3-Quick catches. Ok. I have seen stroke seats have tea parties at the catch. I have watched whole sit-coms between the slide and the drive. I get what a really slow catch is. You can't just slow the slide and then STOP. That is more unnatural than even a slow slide. Even a snail doesn't grind to a halt--she just moves steadily onward.

But lets think about the quick catch. You reach the last two inches of your slide-STILL MOVING INTO THE STERN--and you are supposed to drop your oar before the end of that motion and in one fraction of a fraction of a second just as you change direction exactly 180 degrees. Yet another breach of the laws of nature.

This is not what your oar wants to do. This is not what your body wants to do. This is not what your brain wants to do. In fact, they all want to wait, politely, until the slide has stopped moving, before carefully inserting the blade into the water, making as little splash as possible. And then they want to wait some more until they feel ready to muster up the strength to drive that oar through the water, pressing their legs down to the finish. And then they want to congratulate themselves on a job well done. And only then will they scurry back up the slide--QUICKLY--to try again.

As someone who has a LOT of backsplash, I can tell you that nobody sitting behind you wants you to develop that backsplash. Folks have developed special rainwear to don when rowing behind Robyn. They swear up and down at me. They bring shampoo into the boat to wash their hair from all that showering backslash.

And yet every coach says "backsplash is good".

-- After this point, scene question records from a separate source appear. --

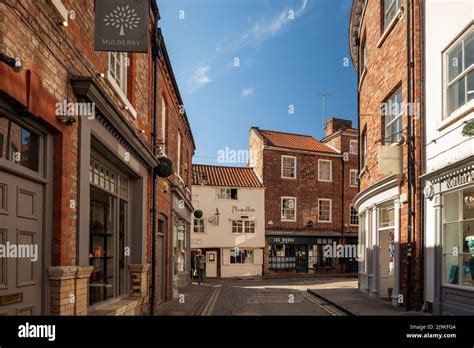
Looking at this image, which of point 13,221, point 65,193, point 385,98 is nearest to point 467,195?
point 385,98

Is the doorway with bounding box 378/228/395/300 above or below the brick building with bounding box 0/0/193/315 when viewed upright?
below

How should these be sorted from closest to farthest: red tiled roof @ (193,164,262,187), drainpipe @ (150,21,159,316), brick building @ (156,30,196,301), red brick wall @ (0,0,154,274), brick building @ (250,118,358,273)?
red brick wall @ (0,0,154,274) → drainpipe @ (150,21,159,316) → brick building @ (156,30,196,301) → red tiled roof @ (193,164,262,187) → brick building @ (250,118,358,273)

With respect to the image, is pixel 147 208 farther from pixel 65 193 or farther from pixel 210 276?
pixel 210 276

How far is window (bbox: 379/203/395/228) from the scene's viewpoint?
992 centimetres

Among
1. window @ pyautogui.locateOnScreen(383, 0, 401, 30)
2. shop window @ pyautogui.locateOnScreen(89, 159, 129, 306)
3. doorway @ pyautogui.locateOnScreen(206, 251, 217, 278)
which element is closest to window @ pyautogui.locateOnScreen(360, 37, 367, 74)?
window @ pyautogui.locateOnScreen(383, 0, 401, 30)

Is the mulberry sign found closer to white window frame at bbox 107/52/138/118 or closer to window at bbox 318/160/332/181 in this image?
white window frame at bbox 107/52/138/118

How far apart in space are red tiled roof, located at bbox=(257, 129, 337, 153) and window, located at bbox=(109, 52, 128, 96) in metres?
16.1

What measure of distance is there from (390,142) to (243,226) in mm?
13929

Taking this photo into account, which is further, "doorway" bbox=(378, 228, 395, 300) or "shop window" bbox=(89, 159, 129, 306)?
"doorway" bbox=(378, 228, 395, 300)

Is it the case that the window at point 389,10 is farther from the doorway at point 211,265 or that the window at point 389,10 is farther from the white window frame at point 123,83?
the doorway at point 211,265

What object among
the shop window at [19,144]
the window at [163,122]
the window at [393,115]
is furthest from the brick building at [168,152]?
the shop window at [19,144]

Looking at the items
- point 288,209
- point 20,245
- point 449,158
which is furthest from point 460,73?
point 288,209

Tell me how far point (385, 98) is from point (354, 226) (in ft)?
52.5

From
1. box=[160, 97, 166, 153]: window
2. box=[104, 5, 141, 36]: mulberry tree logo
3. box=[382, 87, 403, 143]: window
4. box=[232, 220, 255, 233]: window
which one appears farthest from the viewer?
box=[232, 220, 255, 233]: window
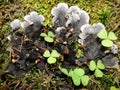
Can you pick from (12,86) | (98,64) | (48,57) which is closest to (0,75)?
(12,86)

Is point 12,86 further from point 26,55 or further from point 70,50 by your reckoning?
point 70,50

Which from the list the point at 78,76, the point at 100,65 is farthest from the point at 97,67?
the point at 78,76

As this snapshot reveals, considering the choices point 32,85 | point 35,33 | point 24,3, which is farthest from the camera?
point 24,3

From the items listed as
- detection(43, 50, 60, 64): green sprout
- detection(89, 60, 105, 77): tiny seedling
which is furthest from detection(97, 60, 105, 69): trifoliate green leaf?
detection(43, 50, 60, 64): green sprout

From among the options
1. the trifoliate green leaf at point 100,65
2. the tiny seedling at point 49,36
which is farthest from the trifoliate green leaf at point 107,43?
the tiny seedling at point 49,36

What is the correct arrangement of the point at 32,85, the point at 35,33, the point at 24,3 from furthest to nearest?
the point at 24,3, the point at 35,33, the point at 32,85
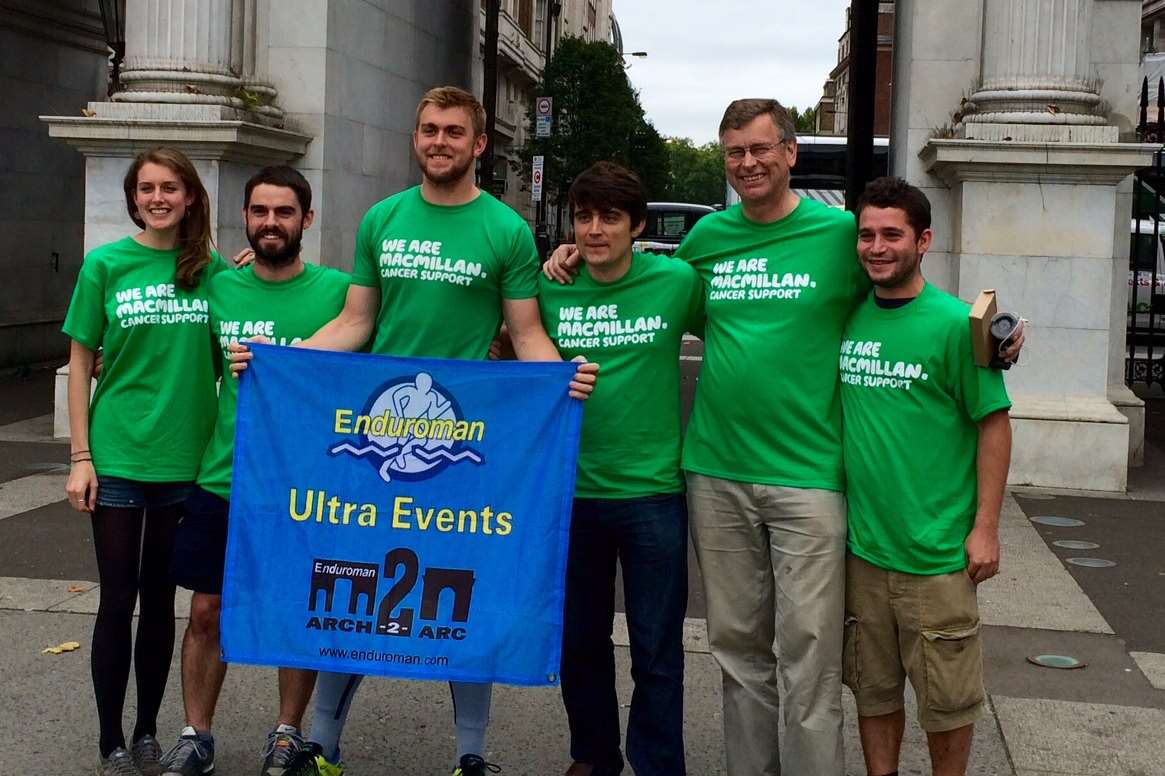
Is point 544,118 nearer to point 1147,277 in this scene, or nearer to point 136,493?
point 1147,277

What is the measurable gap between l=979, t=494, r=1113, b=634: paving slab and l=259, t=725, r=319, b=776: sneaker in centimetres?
361

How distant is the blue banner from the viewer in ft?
14.5

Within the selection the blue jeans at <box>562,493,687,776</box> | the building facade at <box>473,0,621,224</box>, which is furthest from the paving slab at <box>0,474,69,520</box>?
the building facade at <box>473,0,621,224</box>

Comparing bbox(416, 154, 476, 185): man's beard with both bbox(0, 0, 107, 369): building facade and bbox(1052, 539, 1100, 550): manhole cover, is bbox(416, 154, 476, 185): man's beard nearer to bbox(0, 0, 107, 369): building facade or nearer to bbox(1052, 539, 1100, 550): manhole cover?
bbox(1052, 539, 1100, 550): manhole cover

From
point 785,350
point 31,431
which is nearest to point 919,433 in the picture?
point 785,350

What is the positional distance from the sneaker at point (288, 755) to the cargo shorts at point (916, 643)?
66.6 inches

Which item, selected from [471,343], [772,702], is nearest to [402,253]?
[471,343]

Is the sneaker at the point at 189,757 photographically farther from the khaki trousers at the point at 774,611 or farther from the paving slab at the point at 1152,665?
the paving slab at the point at 1152,665

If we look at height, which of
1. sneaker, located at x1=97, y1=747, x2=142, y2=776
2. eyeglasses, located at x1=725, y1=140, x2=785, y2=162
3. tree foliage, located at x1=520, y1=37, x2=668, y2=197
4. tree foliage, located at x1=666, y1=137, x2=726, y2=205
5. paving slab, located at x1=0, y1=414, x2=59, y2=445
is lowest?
sneaker, located at x1=97, y1=747, x2=142, y2=776

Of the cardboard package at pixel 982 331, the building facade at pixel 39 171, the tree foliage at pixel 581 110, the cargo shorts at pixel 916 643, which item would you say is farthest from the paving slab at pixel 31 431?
the tree foliage at pixel 581 110

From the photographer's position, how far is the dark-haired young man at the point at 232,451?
4.68 m

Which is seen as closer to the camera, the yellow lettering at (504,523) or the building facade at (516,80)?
the yellow lettering at (504,523)

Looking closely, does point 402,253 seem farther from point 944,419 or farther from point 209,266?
point 944,419

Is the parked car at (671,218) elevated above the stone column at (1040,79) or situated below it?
above
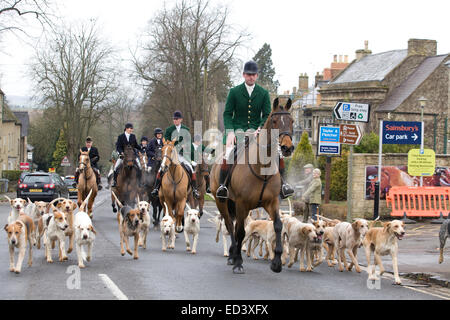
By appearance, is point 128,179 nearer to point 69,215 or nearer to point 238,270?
point 69,215

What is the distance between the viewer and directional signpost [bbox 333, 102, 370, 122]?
1891 centimetres

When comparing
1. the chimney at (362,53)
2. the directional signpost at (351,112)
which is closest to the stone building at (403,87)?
the chimney at (362,53)

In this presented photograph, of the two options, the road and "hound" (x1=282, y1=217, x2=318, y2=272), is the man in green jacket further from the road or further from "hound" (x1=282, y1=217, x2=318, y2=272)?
"hound" (x1=282, y1=217, x2=318, y2=272)

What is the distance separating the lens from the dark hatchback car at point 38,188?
3200 centimetres

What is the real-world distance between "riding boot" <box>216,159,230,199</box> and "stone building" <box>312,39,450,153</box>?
39460 mm

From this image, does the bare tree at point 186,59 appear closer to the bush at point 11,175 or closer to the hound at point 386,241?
the bush at point 11,175

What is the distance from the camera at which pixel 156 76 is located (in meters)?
55.6

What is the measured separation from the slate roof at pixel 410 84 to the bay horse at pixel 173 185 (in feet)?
120

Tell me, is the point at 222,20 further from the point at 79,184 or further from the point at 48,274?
the point at 48,274

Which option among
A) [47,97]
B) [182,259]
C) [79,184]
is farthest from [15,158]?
[182,259]

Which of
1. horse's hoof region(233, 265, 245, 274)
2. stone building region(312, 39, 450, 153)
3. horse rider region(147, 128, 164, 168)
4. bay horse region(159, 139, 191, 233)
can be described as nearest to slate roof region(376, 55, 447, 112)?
stone building region(312, 39, 450, 153)

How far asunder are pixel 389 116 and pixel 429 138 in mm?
3471

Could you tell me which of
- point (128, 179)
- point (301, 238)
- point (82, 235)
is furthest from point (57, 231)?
point (128, 179)

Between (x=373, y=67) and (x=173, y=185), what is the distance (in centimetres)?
4490
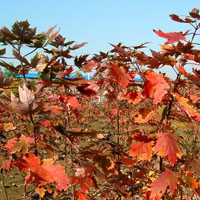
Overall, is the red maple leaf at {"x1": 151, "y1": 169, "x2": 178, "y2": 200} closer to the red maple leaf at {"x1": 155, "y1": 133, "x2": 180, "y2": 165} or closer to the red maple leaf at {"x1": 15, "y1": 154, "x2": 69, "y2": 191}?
the red maple leaf at {"x1": 155, "y1": 133, "x2": 180, "y2": 165}

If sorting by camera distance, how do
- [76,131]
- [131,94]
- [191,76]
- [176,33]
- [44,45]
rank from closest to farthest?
[76,131] → [44,45] → [191,76] → [176,33] → [131,94]

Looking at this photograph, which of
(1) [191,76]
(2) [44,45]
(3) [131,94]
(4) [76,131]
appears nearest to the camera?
(4) [76,131]

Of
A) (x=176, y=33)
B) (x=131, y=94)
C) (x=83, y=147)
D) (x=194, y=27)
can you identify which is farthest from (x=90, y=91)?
(x=194, y=27)

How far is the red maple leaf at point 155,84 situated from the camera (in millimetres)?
1472

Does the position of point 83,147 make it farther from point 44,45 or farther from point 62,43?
point 62,43

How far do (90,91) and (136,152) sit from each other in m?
0.45

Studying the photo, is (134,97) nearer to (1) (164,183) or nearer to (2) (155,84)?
(2) (155,84)

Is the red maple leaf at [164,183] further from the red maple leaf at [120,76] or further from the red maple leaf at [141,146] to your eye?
the red maple leaf at [120,76]

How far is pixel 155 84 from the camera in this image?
1.54m

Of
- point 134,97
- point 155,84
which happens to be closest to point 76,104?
point 134,97

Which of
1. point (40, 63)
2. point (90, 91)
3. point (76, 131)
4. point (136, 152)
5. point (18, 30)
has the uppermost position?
point (18, 30)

They are lying. I don't know enough yet to figure out HOW they are lying, but I know they are. It is the great coaching conspiracy against Robyn--to keep me from ever attaining that PROPER TECHNIQUE.

Whatever.

So I spend 6 days a week rowing. In sweep boats and sculls. In group boats and singles. In the heat and in the rain. I work on fast hands away, slowing the slide, quick catches and backsplash.  I am on my life-long quest for technique. And a lot of strength. A little self-hate. A bit of lunacy. But mostly technique.